Publié le 23/05/2018 Par Magdalena Plewinska

La course suscitée par la nouvelle réglementation RGPD a déjà commencé. Le premier prix pour les plus rapides ? La confiance des clients !

Nous avons tous vu ce spot publicitaire…Un homme passe tranquillement à vélo par la forêt, au milieu de rien et là un forestier rencontré par hasard l’aborde : « Bonjour Arnaud, 27 ans, en couple avec Marie depuis 3 ans et 4 jours, fan de pizza au fromage …» et ainsi de suite. Drôle et angoissante à la fois, la publicité vise à dénoncer les pratiques de traçage des moteurs de recherche qui collectent incessamment la moindre information que nous confions sur le Web. L’omniprésente mondialisation et le développement accéléré des technologies ont créé de nombreux nouveaux défis pour la protection de la vie privée et des données à caractère personnel. Jamais autant d’informations n’avaient été collectées et partagées, les nouvelles technologies permettant aux entreprises privées et aux autorités publiques d’échanger des données sur les personnes dans le cadre de leurs activités professionnelles. Mais est-ce toujours licite et conforme à la réglementation ? La loi s’intéresse-t-elle assez à ce domaine ?

========

Actions à réaliser:
**1)** D'après le texte sur le RGPD, quel premier prix attend les plus rapides ?
**2)** Poursuivez le texte sur le RGPD après sa dernière phrase.

Informations affichées:
========

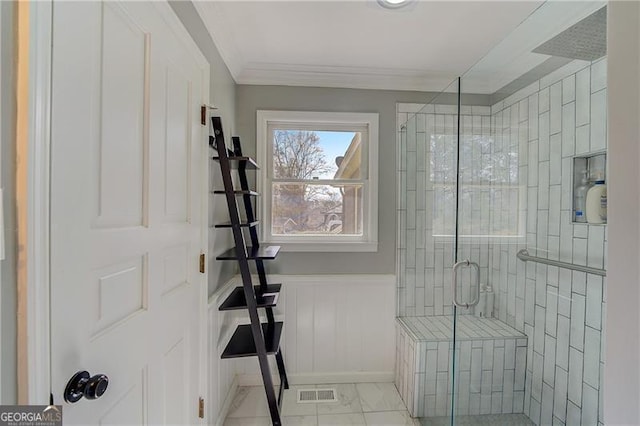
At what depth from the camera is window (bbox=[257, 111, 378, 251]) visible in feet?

========

Résultats attendus:
**1)** La confiance des clients.

**2)**
Le compte à rebours pour la nouvelle loi

Soucieux de couvrir ce vaste domaine et de protéger les individus dans leurs droits, le Parlement Européen a adopté le Règlement Général sur la Protection des Données (General Data Protection Regulation, n° 2016/679) le 27 avril 2016. La nouvelle législation entrera en application le 25 mai 2018, dans à peine quelques jours, et introduira un régime unique de protection des données en Europe renforçant les droits des personnes et la transparence tout en étant basée sur la conformité et l’auto-responsabilisation des entreprises. Selon l’article 7 du préambule du règlement, les évolutions technologiques dont nous sommes témoins « requièrent un cadre de protection des données solide et plus cohérent dans l’Union, assorti d’une application rigoureuse des règles, car il importe de susciter la confiance qui permettra à l’économie numérique de se développer dans l’ensemble du marché intérieur. Les personnes physiques devraient avoir le contrôle des données à caractère personnel les concernant. La sécurité tant juridique que pratique devrait être renforcée pour les personnes physiques, les opérateurs économiques et les autorités publiques ».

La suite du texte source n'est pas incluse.